黑衣人抱著舍雨飛沿著通往寺院的小路快速奔跑,當來到前山門時,他突然停了下來,然后機敏地往四周瞅了瞅。發(fā)現(xiàn)周圍沒有異常的情況,于是,又背起舍雨飛朝寺里飛奔。
師傅,舍總指揮受傷了,倒在后山的草叢中。山前、山后都是鬼子,我估摸著他可能是給小鬼子打傷的!枘難上氣不接下氣地說。
懸空大師聽到枘難說的話后,立即吩咐枘難:“快,快把舍總指揮背進后院的密道里?!比缓笏差櫜簧鲜帐皷|西,便跟在枘難的后面,急忙往里走。當他發(fā)現(xiàn)從舍雨飛身體上流出的血,滴在地上的血跡,便讓枘難先背舍雨飛進密道。
懸空大師唯恐還有其他血跡未能抹掉,便拿起一把刀,用力往自己的手上一割,頓時,他的手上鮮血直流。
剛包扎好不久,妙用就慌慌張張跑來說:“師傅,日本人來了,山前、山后都是小鬼子……”!
“慌什么,有師傅在,大家都別慌。大家聽我的安排,該干啥就干啥。”懸空大師對他的徒弟說。
就在這時,寺院里突然闖進許多荷槍實彈的日軍士兵。w*w*w.3*9*t*x*t.c*o*m 全站無彈窗廣告閱讀盡在3__9_小說網(wǎng)這些日軍士兵進到寺院后,立即團團包圍了寺院。
懸空大師看到日軍士兵一個個兇神惡煞,知道今天是禍躲不過,便急忙朝領(lǐng)頭的一個日軍軍官迎過去。
“阿彌陀佛!貧僧不知各位軍爺光臨本寺,有失遠迎,多有得罪!” 懸空大師朝領(lǐng)頭的那個日軍軍官說。
只見那個年青的日軍軍官非常傲氣地朝懸空大師看了看,然后又往四周瞧了瞧。
這時,又見一個日軍軍官來到這個年青的日軍軍官前報告說:“旅團長,我們的士兵已經(jīng)包圍了這個寺院,他就是有天大的本領(lǐng),也飛不出咱們的手掌心!哈哈哈!”
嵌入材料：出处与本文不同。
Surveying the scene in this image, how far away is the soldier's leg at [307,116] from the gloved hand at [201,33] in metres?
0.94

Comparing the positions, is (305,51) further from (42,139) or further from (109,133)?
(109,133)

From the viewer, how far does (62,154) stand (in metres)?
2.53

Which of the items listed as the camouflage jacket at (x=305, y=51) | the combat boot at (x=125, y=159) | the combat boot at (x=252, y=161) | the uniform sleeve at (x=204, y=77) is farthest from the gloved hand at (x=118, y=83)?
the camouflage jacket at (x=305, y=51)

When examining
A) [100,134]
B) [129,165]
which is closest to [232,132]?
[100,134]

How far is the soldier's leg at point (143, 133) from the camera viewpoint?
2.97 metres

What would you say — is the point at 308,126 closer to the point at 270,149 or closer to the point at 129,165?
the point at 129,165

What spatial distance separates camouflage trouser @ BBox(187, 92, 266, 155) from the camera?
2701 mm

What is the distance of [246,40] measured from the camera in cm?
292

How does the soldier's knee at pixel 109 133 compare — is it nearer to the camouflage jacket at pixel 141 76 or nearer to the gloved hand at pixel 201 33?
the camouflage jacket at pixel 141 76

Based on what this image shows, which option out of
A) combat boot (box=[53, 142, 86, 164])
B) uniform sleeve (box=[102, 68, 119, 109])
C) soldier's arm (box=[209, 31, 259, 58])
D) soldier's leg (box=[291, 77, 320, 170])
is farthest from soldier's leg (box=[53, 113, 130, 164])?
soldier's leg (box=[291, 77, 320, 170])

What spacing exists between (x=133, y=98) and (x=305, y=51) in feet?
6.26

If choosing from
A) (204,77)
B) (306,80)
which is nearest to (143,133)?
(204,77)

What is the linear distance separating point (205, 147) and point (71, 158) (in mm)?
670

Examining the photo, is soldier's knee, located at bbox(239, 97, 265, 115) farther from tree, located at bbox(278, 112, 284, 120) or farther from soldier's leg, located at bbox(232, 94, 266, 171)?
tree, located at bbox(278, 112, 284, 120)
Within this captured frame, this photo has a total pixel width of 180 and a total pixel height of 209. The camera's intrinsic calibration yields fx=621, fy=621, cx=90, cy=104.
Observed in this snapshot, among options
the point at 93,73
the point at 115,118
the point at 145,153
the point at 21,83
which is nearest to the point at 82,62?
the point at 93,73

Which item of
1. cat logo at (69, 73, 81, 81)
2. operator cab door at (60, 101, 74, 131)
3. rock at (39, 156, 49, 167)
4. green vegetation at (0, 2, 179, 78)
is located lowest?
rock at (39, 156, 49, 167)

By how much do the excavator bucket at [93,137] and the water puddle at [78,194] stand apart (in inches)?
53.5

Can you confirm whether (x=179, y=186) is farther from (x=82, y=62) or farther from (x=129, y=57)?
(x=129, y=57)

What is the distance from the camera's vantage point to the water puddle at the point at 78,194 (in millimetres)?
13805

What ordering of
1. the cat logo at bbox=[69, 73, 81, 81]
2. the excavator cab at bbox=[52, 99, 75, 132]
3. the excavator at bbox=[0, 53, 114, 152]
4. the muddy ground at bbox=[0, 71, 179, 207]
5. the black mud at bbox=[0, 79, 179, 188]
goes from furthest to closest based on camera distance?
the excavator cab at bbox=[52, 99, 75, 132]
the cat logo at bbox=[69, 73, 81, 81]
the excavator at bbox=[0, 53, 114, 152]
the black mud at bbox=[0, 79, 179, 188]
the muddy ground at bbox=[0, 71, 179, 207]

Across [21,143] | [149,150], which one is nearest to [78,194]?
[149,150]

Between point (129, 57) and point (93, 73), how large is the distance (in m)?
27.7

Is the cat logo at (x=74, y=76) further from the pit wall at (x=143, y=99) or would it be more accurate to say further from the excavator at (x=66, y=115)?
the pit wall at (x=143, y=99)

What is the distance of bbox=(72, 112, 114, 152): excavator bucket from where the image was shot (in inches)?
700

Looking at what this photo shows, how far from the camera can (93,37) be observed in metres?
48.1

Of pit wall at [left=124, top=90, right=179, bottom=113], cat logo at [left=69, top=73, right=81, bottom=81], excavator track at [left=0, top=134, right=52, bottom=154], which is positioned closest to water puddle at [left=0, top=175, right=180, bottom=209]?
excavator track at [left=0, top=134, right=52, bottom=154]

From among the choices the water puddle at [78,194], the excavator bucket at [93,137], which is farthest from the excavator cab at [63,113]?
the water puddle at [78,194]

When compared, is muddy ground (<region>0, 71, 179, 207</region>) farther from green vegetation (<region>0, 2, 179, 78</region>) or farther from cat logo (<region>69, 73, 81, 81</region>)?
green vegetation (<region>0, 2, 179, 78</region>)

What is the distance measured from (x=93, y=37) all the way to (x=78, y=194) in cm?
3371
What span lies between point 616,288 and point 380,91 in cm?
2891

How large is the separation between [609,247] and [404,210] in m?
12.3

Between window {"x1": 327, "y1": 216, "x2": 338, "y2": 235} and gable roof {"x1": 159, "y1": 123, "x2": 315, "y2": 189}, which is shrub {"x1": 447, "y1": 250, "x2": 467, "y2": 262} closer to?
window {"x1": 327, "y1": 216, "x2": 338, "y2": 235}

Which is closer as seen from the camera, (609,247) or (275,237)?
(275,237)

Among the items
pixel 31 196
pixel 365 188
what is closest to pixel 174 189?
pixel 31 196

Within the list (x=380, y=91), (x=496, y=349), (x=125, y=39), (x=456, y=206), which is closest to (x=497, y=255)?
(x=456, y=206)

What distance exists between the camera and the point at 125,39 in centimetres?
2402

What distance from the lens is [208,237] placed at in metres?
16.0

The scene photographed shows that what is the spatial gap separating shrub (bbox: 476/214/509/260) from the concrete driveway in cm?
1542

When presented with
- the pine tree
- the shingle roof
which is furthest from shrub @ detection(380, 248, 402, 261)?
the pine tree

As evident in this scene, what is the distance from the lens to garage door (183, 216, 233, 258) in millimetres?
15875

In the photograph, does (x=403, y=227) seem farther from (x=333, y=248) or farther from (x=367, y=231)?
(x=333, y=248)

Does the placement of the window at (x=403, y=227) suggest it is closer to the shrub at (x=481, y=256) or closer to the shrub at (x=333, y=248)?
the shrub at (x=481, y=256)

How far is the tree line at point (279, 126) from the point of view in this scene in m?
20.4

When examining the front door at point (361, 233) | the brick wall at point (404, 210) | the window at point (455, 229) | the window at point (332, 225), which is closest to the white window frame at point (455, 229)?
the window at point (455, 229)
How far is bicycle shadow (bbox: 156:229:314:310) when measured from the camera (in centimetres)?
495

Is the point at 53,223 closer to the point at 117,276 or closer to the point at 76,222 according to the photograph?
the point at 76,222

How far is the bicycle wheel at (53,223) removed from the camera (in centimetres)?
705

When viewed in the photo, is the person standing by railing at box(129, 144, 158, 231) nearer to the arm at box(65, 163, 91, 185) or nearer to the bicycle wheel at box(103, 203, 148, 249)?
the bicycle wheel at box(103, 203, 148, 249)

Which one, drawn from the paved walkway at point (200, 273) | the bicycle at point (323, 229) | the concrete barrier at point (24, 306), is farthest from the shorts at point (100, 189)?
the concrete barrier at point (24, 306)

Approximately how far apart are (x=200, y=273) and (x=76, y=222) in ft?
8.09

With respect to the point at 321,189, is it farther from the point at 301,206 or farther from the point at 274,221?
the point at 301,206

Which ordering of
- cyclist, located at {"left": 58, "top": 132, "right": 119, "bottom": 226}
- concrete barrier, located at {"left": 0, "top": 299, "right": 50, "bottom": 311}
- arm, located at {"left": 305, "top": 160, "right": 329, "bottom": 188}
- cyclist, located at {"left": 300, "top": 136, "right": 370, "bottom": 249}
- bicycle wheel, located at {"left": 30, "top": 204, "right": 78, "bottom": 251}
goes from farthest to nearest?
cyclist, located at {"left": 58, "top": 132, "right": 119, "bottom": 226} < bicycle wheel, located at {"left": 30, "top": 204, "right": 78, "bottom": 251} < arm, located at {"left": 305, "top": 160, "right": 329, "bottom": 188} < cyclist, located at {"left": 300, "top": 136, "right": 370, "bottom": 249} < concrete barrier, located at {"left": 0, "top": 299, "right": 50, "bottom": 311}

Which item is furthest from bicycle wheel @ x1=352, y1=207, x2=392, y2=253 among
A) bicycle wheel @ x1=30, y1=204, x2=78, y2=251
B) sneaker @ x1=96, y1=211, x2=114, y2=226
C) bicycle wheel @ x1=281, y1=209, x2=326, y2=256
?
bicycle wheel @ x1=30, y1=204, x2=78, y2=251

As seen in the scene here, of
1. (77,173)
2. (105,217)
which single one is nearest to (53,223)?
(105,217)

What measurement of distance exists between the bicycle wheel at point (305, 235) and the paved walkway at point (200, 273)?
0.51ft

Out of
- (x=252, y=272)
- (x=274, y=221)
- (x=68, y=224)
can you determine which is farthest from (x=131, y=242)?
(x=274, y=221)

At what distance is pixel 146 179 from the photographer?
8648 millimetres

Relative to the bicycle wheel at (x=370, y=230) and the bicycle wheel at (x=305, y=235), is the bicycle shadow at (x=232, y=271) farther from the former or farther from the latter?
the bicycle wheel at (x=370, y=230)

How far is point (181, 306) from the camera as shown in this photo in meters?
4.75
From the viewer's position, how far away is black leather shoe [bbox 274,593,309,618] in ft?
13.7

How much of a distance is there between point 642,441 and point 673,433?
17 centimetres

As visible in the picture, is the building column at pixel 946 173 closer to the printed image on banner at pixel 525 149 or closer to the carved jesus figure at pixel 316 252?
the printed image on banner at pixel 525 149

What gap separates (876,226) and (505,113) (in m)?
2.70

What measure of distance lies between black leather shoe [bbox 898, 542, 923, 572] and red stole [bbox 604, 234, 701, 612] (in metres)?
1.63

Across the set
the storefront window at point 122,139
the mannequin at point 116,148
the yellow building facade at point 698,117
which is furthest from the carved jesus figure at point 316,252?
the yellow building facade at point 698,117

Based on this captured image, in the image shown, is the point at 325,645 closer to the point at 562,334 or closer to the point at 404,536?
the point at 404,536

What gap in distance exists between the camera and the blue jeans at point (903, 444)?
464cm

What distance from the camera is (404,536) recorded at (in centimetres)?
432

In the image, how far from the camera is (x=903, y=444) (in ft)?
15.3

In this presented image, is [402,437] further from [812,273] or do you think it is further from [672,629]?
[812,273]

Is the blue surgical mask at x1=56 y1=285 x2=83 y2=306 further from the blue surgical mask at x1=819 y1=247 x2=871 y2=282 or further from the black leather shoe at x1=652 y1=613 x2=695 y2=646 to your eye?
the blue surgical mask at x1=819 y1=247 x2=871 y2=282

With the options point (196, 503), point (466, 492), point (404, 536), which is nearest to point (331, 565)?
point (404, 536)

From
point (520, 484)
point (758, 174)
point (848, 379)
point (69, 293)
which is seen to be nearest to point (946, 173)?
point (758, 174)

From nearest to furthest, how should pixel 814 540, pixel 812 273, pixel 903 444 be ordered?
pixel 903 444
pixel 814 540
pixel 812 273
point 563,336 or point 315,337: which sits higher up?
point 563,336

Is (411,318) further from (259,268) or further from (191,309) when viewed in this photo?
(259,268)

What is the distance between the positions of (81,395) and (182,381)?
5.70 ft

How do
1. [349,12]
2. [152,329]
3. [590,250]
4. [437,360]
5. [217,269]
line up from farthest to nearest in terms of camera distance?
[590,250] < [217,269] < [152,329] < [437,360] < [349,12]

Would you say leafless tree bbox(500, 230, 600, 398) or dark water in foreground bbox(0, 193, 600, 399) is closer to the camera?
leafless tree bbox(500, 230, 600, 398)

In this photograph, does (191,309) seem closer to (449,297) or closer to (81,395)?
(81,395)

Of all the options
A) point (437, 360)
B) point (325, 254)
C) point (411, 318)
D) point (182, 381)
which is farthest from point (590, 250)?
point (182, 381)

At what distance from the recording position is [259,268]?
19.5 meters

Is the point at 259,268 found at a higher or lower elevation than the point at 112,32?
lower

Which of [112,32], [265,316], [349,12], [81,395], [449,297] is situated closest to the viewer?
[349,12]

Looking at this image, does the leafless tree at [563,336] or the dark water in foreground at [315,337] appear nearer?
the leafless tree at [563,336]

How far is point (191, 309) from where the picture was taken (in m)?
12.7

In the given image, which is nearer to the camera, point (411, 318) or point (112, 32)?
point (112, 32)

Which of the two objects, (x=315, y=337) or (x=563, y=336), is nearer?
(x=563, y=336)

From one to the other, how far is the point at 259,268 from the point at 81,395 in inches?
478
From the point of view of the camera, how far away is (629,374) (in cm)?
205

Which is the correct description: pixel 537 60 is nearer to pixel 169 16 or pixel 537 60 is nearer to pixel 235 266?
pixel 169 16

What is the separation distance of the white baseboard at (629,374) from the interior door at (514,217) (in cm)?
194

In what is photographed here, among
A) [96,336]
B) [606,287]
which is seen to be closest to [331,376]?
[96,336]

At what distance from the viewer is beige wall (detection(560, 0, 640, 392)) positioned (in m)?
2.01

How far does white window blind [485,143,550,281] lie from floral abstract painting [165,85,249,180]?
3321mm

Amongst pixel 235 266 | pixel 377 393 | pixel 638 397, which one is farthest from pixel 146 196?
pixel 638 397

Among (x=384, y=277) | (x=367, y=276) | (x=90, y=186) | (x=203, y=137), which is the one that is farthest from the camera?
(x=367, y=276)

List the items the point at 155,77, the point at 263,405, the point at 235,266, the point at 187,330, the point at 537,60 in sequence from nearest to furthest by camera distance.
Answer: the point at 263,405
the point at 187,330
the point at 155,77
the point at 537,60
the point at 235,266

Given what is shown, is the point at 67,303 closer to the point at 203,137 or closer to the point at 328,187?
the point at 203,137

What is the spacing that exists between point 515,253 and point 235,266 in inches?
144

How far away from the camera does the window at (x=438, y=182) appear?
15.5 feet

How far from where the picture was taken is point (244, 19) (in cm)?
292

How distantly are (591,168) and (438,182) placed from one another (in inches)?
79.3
“佛門勝地,不知各位軍爺荷槍實彈到此地有何指教?出家人以慈悲為懷,阿彌陀佛!” 懸空大師再次朝領(lǐng)頭的那個日軍軍官說。
山田旁邊的一個日軍軍官看到將軍跟前有一個身穿袈裟,雙手合十,念著阿彌陀佛的和尚,于是便瞪著懸空大師,然后又朝懸空大師大聲呵斥:“八格,什么東西,竟敢對將軍如此說話……?!痹掃€未說完,便惡狠狠地拿著指揮刀欲砍向懸空大師。其他的日軍也紛紛端起上著明晃晃的刺刀的槍,圍著懸空大師轉(zhuǎn)。
“黑目君,休得無禮!怎么可以以如此的方式對待高僧呢?下去。”只見這年青的日軍將軍冷眼瞅了瞅懸空大師,故意壓低聲音制止他的手下不禮貌的行為。
“嗨!”黑目收起了手中的指揮刀,朝其他日軍一揮手,然后退到了這位年青的日軍將軍身后。
“大師,打擾了!剛才我的部下多有得罪,請多原諒。”此時,日軍將軍收斂了剛才他冷酷、傲慢的形態(tài),突然顯得彬彬有禮,態(tài)度和藹可親地對懸空大師說。
“阿彌陀佛!善哉,善哉!這位軍爺儀表堂皇,有超脫凡人的氣質(zhì),一看就知道軍爺你是大富大貴之人??!” 懸空大師微微笑著對日軍將軍說。
“大師,鄙人山田南一,久聞寶雄寺和方丈的名聲,早已想來瞻仰,今天終于得見真容,真是我山田南一的萬幸之事!”此時的山田在懸空大師的面前顯得非常有涵養(yǎng),說出的話也非??蜌夂椭t遜。
“阿彌陀佛!善哉,善哉!有朋自遠方來不亦樂乎……各位,請隨老僧到里院用茶。妙清,準備廂房,招呼各位軍爺!”懸空大師還是咪咪笑著對日軍將軍說。